= Task prompt =
Reproduce the whole of the records exactly, and make sure no picture is carried into the result.

= Exercise data =
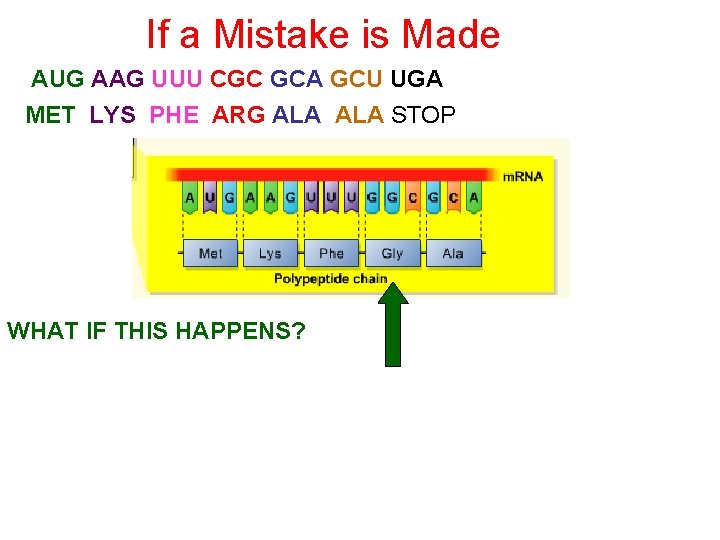 If a Mistake is Made

AUG AAG UUU CGC GCA GCU UGA

MET LYS PHE ARG ALA ALA STOP

mRNA

A U G A A G U U U G G C G C A

Met Lys Phe Gly Ala

Polypeptide chain

WHAT IF THIS HAPPENS?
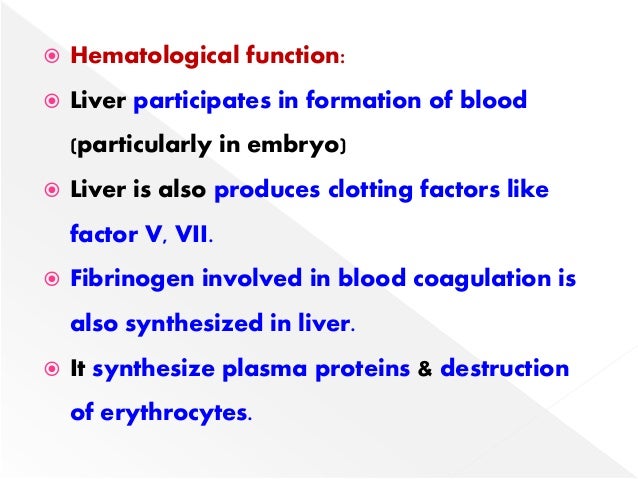 Hematological function:

Liver participates in formation of blood (particularly in embryo)

Liver is also produces clotting factors like factor V, VII.

Fibrinogen involved in blood coagulation is also synthesized in liver.

It synthesize plasma proteins & destruction of erythrocytes.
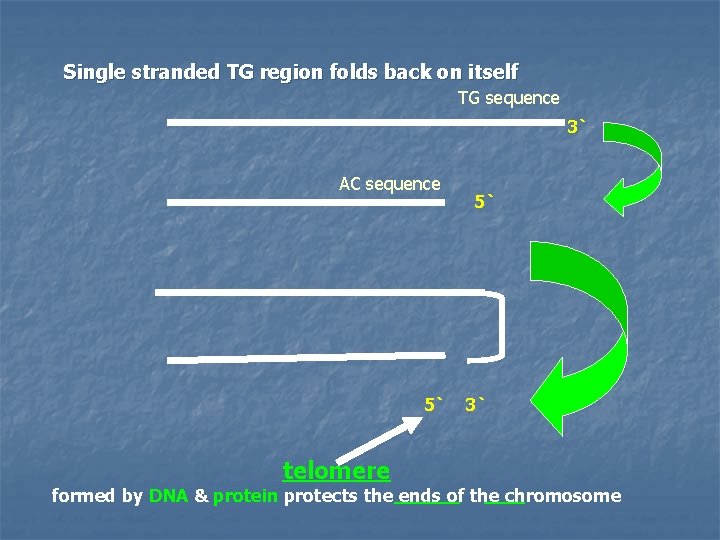 Single stranded TG region folds back on itself

TG sequence

3`

AC sequence

5`

5` 3`

telomere

formed by DNA & protein protects the ends of the chromosome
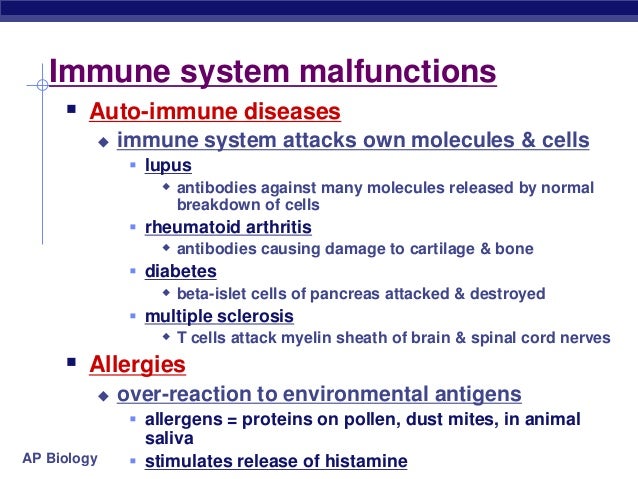 Immune system malfunctions

Auto-immune diseases

immune system attacks own molecules & cells

lupus

antibodies against many molecules released by normal breakdown of cells

rheumatoid arthritis

antibodies causing damage to cartilage & bone

diabetes

beta-islet cells of pancreas attacked & destroyed

multiple sclerosis

T cells attack myelin sheath of brain & spinal cord nerves

Allergies

over-reaction to environmental antigens

allergens = proteins on pollen, dust mites, in animal saliva

stimulates release of histamine

AP Biology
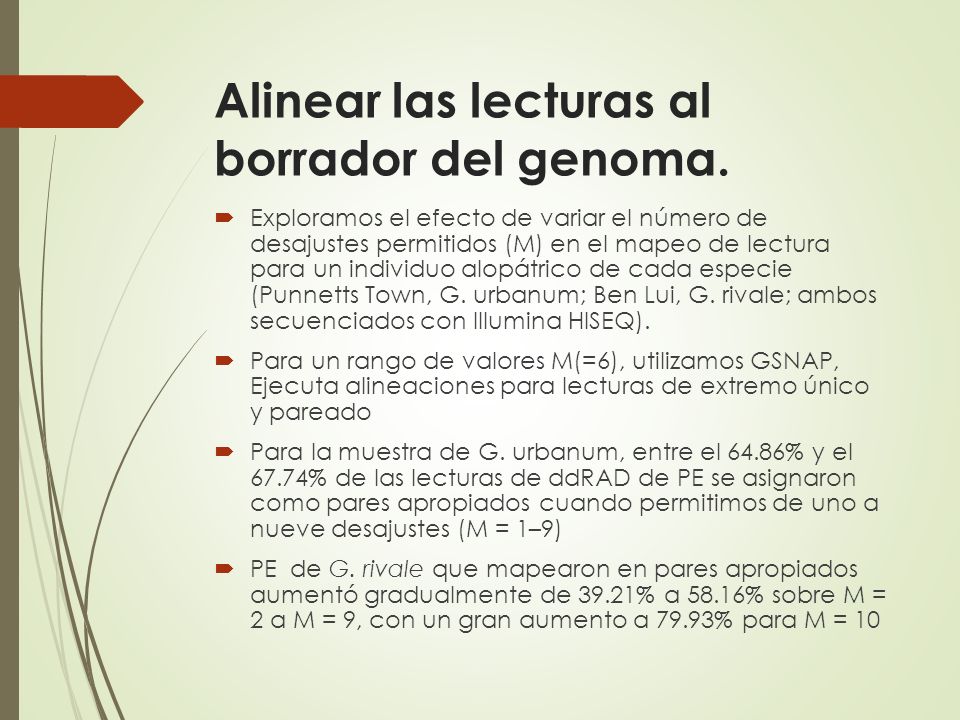 Alinear las lecturas al borrador del genoma.

Exploramos el efecto de variar el número de desajustes permitidos (M) en el mapeo de lectura para un individuo alopátrico de cada especie (Punnetts Town, G. urbanum; Ben Lui, G. rivale; ambos secuenciados con Illumina HISEQ).

Para un rango de valores M(=6), utilizamos GSNAP, Ejecuta alineaciones para lecturas de extremo único y pareado

Para la muestra de G. urbanum, entre el 64.86% y el 67.74% de las lecturas de ddRAD de PE se asignaron como pares apropiados cuando permitimos de uno a nueve desajustes (M = 1–9)

PE de G. rivale que mapearon en pares apropiados aumentó gradualmente de 39.21% a 58.16% sobre M = 2 a M = 9, con un gran aumento a 79.93% para M = 10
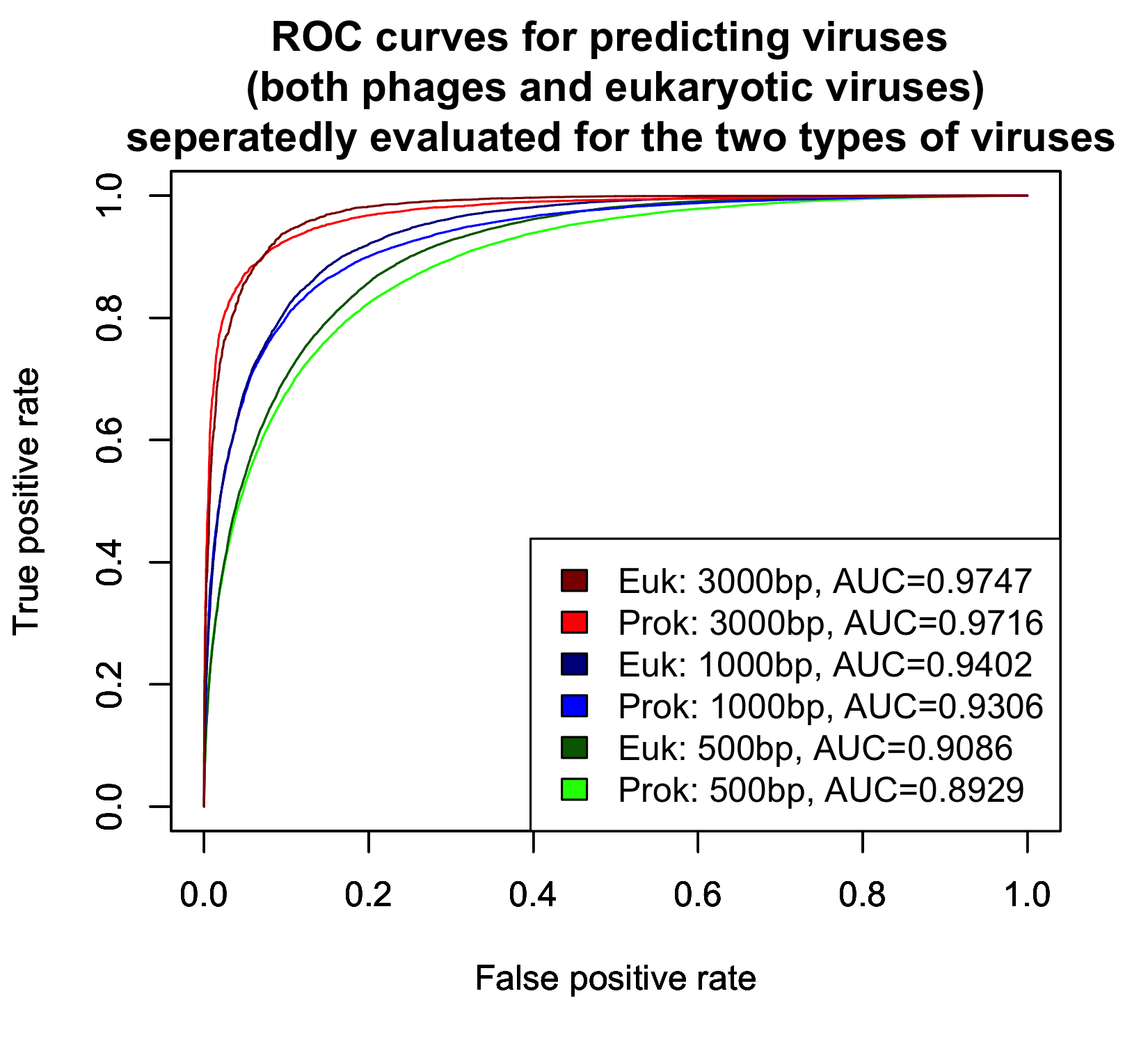 ROC curves for predicting viruses
(both phages and eukaryotic viruses)
seperatedly evaluated for the two types of viruses

True positive rate

1.0
0.8
0.6
0.4
0.2
0.0

Euk: 3000bp, AUC=0.9747
Prok: 3000bp, AUC=0.9716
Euk: 1000bp, AUC=0.9402
Prok: 1000bp, AUC=0.9306
Euk: 500bp, AUC=0.9086
Prok: 500bp, AUC=0.8929

0.0
0.2
0.4
0.6
0.8
1.0

False positive rate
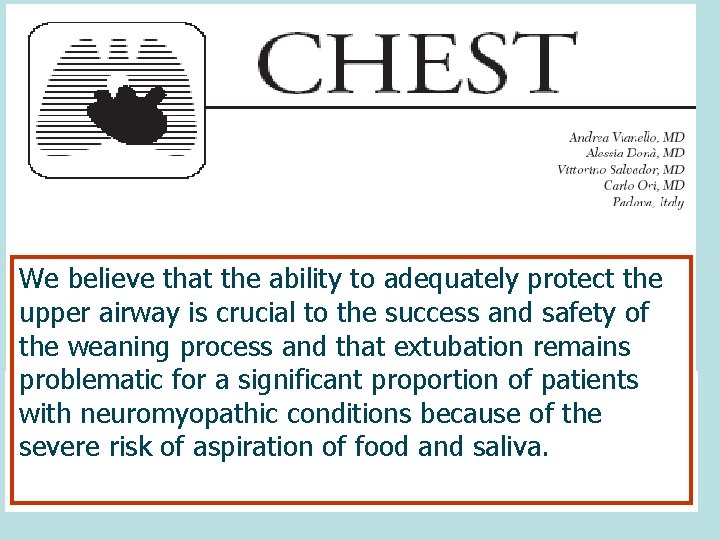 CHEST

Andrea Vianello, MD
Alessia Donà, MD
Vittorino Salvador, MD
Carlo Ori, MD
Padova, Italy

We believe that the ability to adequately protect the upper airway is crucial to the success and safety of the weaning process and that extubation remains problematic for a significant proportion of patients with neuromyopathic conditions because of the severe risk of aspiration of food and saliva.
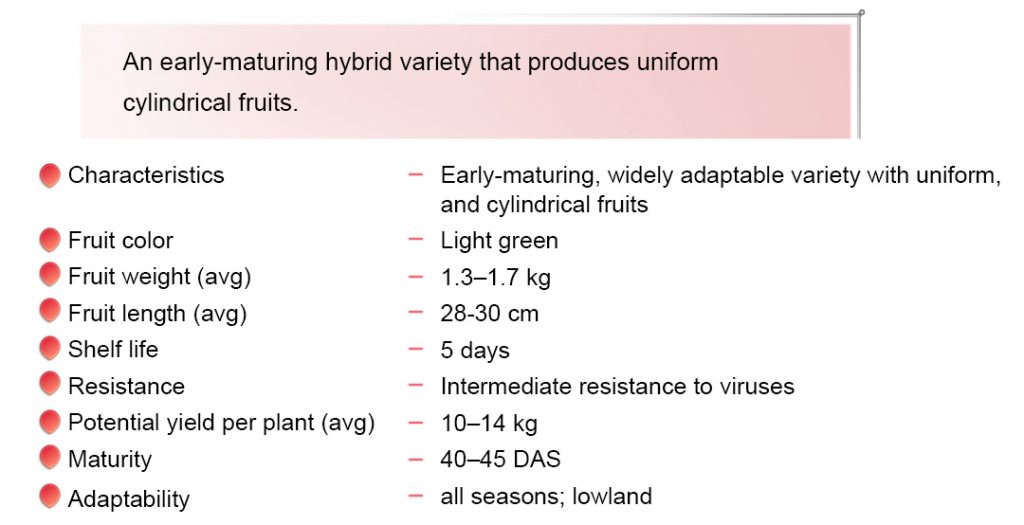 An early-maturing hybrid variety that produces uniform cylindrical fruits.

Characteristics – Early-maturing, widely adaptable variety with uniform, and cylindrical fruits
Fruit color – Light green
Fruit weight (avg) – 1.3–1.7 kg
Fruit length (avg) – 28-30 cm
Shelf life – 5 days
Resistance – Intermediate resistance to viruses
Potential yield per plant (avg) – 10–14 kg
Maturity – 40–45 DAS
Adaptability – all seasons; lowland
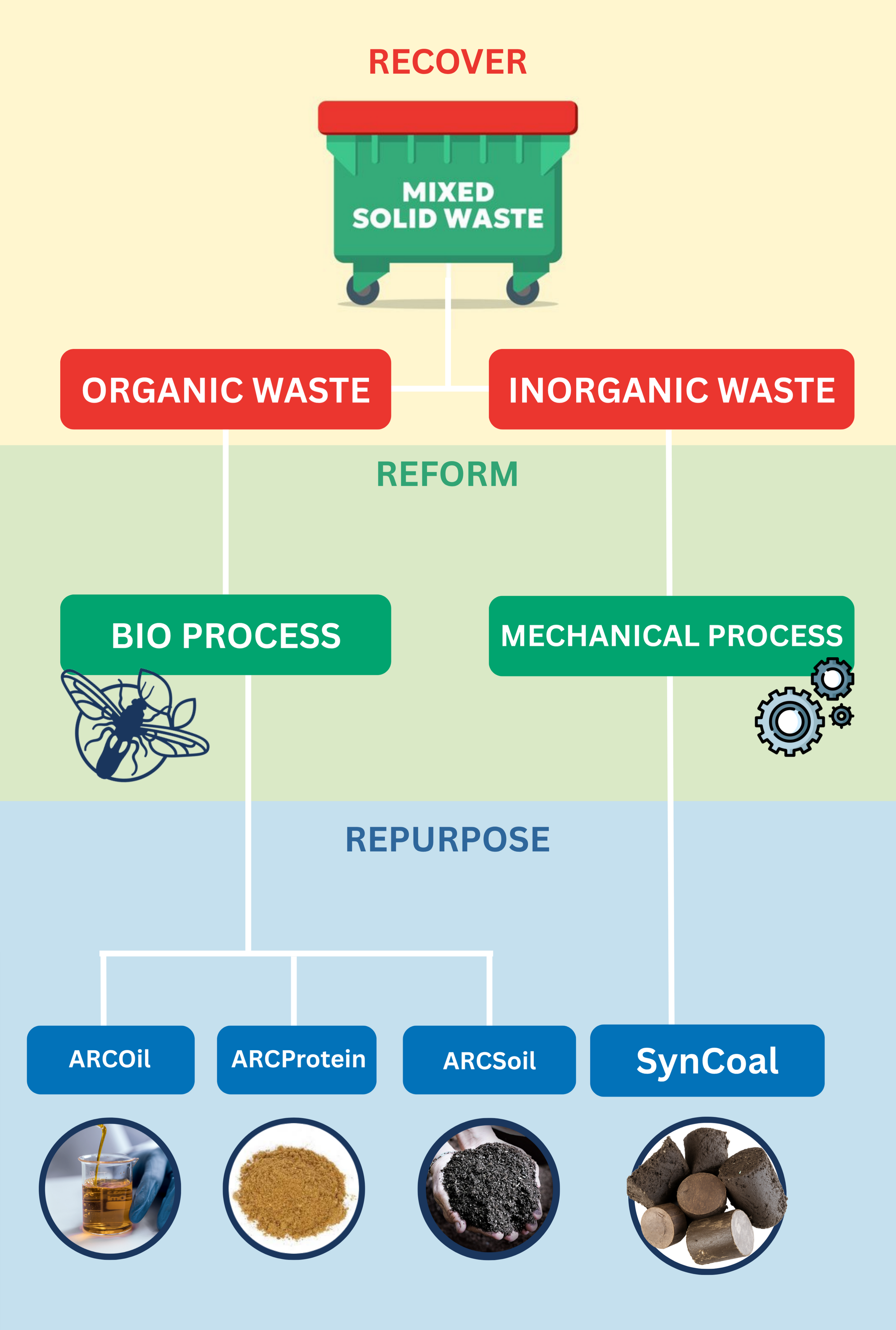 RECOVER

MIXED SOLID WASTE

ORGANIC WASTE

INORGANIC WASTE

REFORM

BIO PROCESS

MECHANICAL PROCESS

REPURPOSE

ARCOil

ARCProtein

ARCSoil

SynCoal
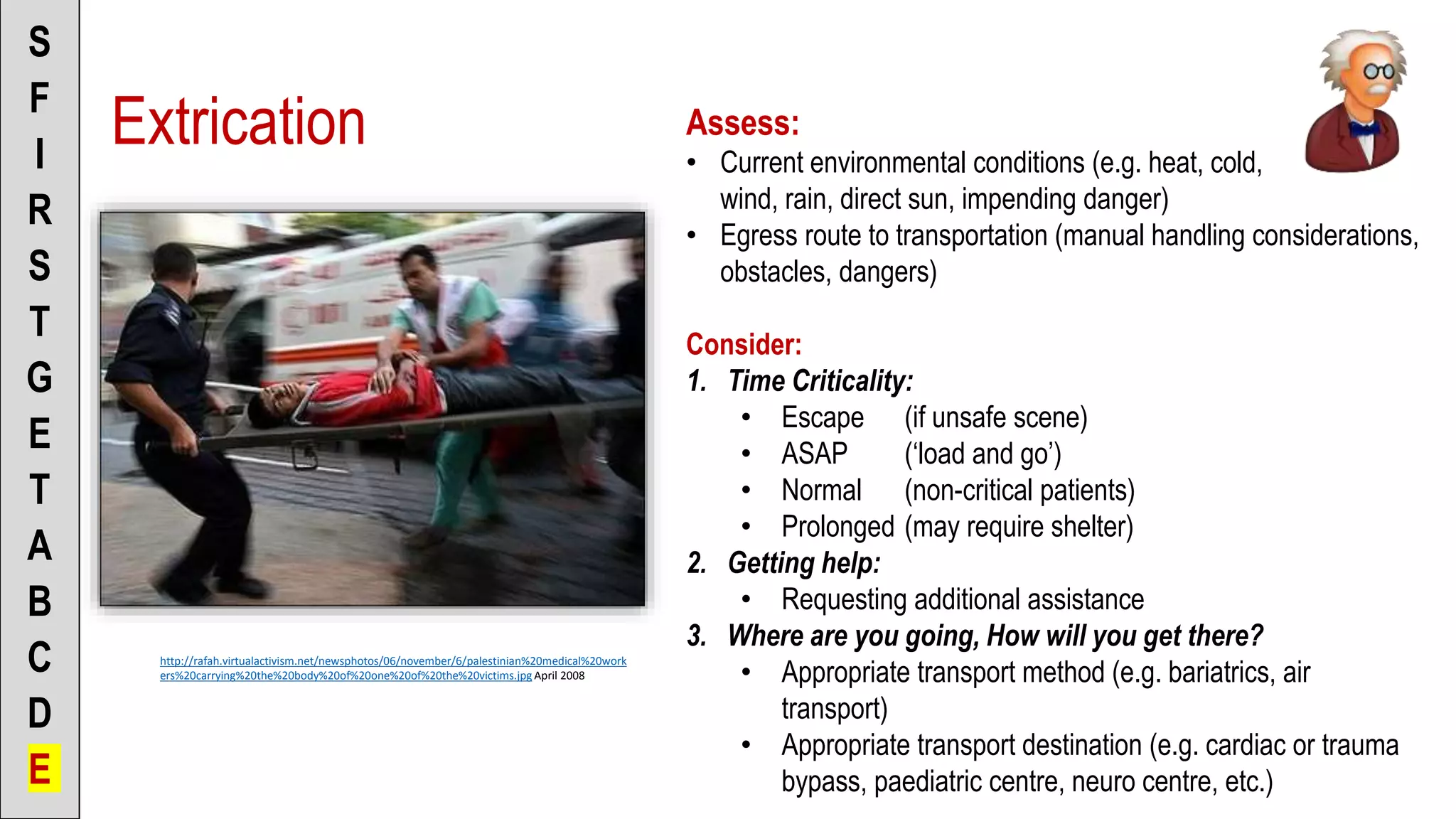 S
F
I
R
S
T
G
E
T
A
B
C
D
E

Extrication

http://rafah.virtualactivism.net/newsphotos/06/november/6/palestinian%20medical%20workers%20carrying%20the%20body%20of%20one%20of%20the%20victims.jpg April 2008

Assess:
• Current environmental conditions (e.g. heat, cold, wind, rain, direct sun, impending danger)
• Egress route to transportation (manual handling considerations, obstacles, dangers)

Consider:
1. Time Criticality:
• Escape (if unsafe scene)
• ASAP ('load and go')
• Normal (non-critical patients)
• Prolonged (may require shelter)
2. Getting help:
• Requesting additional assistance
3. Where are you going, How will you get there?
• Appropriate transport method (e.g. bariatrics, air transport)
• Appropriate transport destination (e.g. cardiac or trauma bypass, paediatric centre, neuro centre, etc.)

= Problem solution =
 If a Mistake is Made

AUG AAG UUU CGC GCA GCU UGA

MET LYS PHE ARG ALA ALA STOP

mRNA

A U G A A G U U U G G C G C A

Met Lys Phe Gly Ala

Polypeptide chain

WHAT IF THIS HAPPENS?
 Hematological function:

Liver participates in formation of blood (particularly in embryo)

Liver is also produces clotting factors like factor V, VII.

Fibrinogen involved in blood coagulation is also synthesized in liver.

It synthesize plasma proteins & destruction of erythrocytes.
 Single stranded TG region folds back on itself

TG sequence

3`

AC sequence

5`

5` 3`

telomere

formed by DNA & protein protects the ends of the chromosome
 Immune system malfunctions

Auto-immune diseases

immune system attacks own molecules & cells

lupus

antibodies against many molecules released by normal breakdown of cells

rheumatoid arthritis

antibodies causing damage to cartilage & bone

diabetes

beta-islet cells of pancreas attacked & destroyed

multiple sclerosis

T cells attack myelin sheath of brain & spinal cord nerves

Allergies

over-reaction to environmental antigens

allergens = proteins on pollen, dust mites, in animal saliva

stimulates release of histamine

AP Biology
 Alinear las lecturas al borrador del genoma.

Exploramos el efecto de variar el número de desajustes permitidos (M) en el mapeo de lectura para un individuo alopátrico de cada especie (Punnetts Town, G. urbanum; Ben Lui, G. rivale; ambos secuenciados con Illumina HISEQ).

Para un rango de valores M(=6), utilizamos GSNAP, Ejecuta alineaciones para lecturas de extremo único y pareado

Para la muestra de G. urbanum, entre el 64.86% y el 67.74% de las lecturas de ddRAD de PE se asignaron como pares apropiados cuando permitimos de uno a nueve desajustes (M = 1–9)

PE de G. rivale que mapearon en pares apropiados aumentó gradualmente de 39.21% a 58.16% sobre M = 2 a M = 9, con un gran aumento a 79.93% para M = 10
 ROC curves for predicting viruses
(both phages and eukaryotic viruses)
seperatedly evaluated for the two types of viruses

True positive rate

1.0
0.8
0.6
0.4
0.2
0.0

Euk: 3000bp, AUC=0.9747
Prok: 3000bp, AUC=0.9716
Euk: 1000bp, AUC=0.9402
Prok: 1000bp, AUC=0.9306
Euk: 500bp, AUC=0.9086
Prok: 500bp, AUC=0.8929

0.0
0.2
0.4
0.6
0.8
1.0

False positive rate
 CHEST

Andrea Vianello, MD
Alessia Donà, MD
Vittorino Salvador, MD
Carlo Ori, MD
Padova, Italy

We believe that the ability to adequately protect the upper airway is crucial to the success and safety of the weaning process and that extubation remains problematic for a significant proportion of patients with neuromyopathic conditions because of the severe risk of aspiration of food and saliva.
 An early-maturing hybrid variety that produces uniform cylindrical fruits.

Characteristics – Early-maturing, widely adaptable variety with uniform, and cylindrical fruits
Fruit color – Light green
Fruit weight (avg) – 1.3–1.7 kg
Fruit length (avg) – 28-30 cm
Shelf life – 5 days
Resistance – Intermediate resistance to viruses
Potential yield per plant (avg) – 10–14 kg
Maturity – 40–45 DAS
Adaptability – all seasons; lowland
 RECOVER

MIXED SOLID WASTE

ORGANIC WASTE

INORGANIC WASTE

REFORM

BIO PROCESS

MECHANICAL PROCESS

REPURPOSE

ARCOil

ARCProtein

ARCSoil

SynCoal
 S
F
I
R
S
T
G
E
T
A
B
C
D
E

Extrication

http://rafah.virtualactivism.net/newsphotos/06/november/6/palestinian%20medical%20workers%20carrying%20the%20body%20of%20one%20of%20the%20victims.jpg April 2008

Assess:
• Current environmental conditions (e.g. heat, cold, wind, rain, direct sun, impending danger)
• Egress route to transportation (manual handling considerations, obstacles, dangers)

Consider:
1. Time Criticality:
• Escape (if unsafe scene)
• ASAP ('load and go')
• Normal (non-critical patients)
• Prolonged (may require shelter)
2. Getting help:
• Requesting additional assistance
3. Where are you going, How will you get there?
• Appropriate transport method (e.g. bariatrics, air transport)
• Appropriate transport destination (e.g. cardiac or trauma bypass, paediatric centre, neuro centre, etc.)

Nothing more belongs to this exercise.